Return the data below exactly, but only from the line containing "כך נראה ההרס" through the line containing "l'Aube, la commune", with both of those lines included.
[[ Provided data, beginning ]]
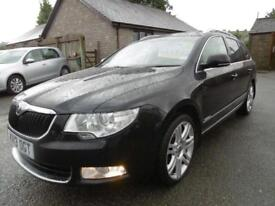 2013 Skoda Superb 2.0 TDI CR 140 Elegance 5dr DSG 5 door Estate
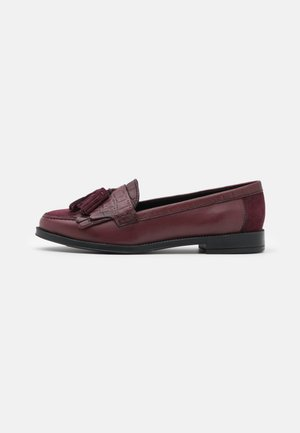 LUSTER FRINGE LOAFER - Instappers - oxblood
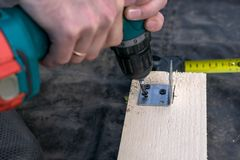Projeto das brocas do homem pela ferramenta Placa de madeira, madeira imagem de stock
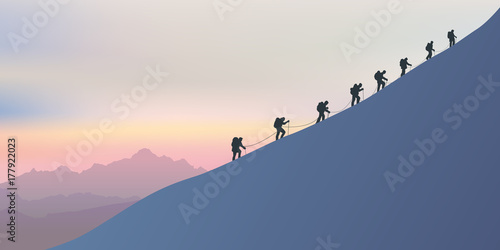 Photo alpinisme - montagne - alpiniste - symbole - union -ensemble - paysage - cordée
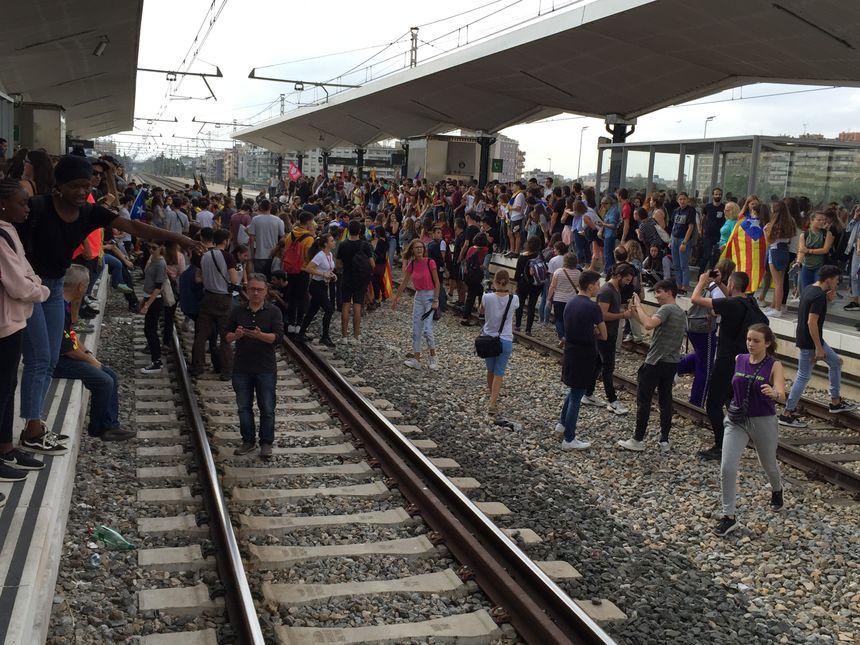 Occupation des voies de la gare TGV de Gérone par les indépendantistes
[[ Provided data, end ]]
[[ Provided data, beginning ]]
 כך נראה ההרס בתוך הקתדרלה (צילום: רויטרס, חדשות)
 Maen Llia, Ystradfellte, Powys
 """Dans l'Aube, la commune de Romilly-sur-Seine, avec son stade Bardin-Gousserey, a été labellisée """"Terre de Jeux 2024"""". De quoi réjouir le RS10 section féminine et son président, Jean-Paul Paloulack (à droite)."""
[[ Provided data, end ]]
* **Response**
 כך נראה ההרס בתוך הקתדרלה (צילום: רויטרס, חדשות)
 Maen Llia, Ystradfellte, Powys
 """Dans l'Aube, la commune de Romilly-sur-Seine, avec son stade Bardin-Gousserey, a été labellisée """"Terre de Jeux 2024"""". De quoi réjouir le RS10 section féminine et son président, Jean-Paul Paloulack (à droite)."""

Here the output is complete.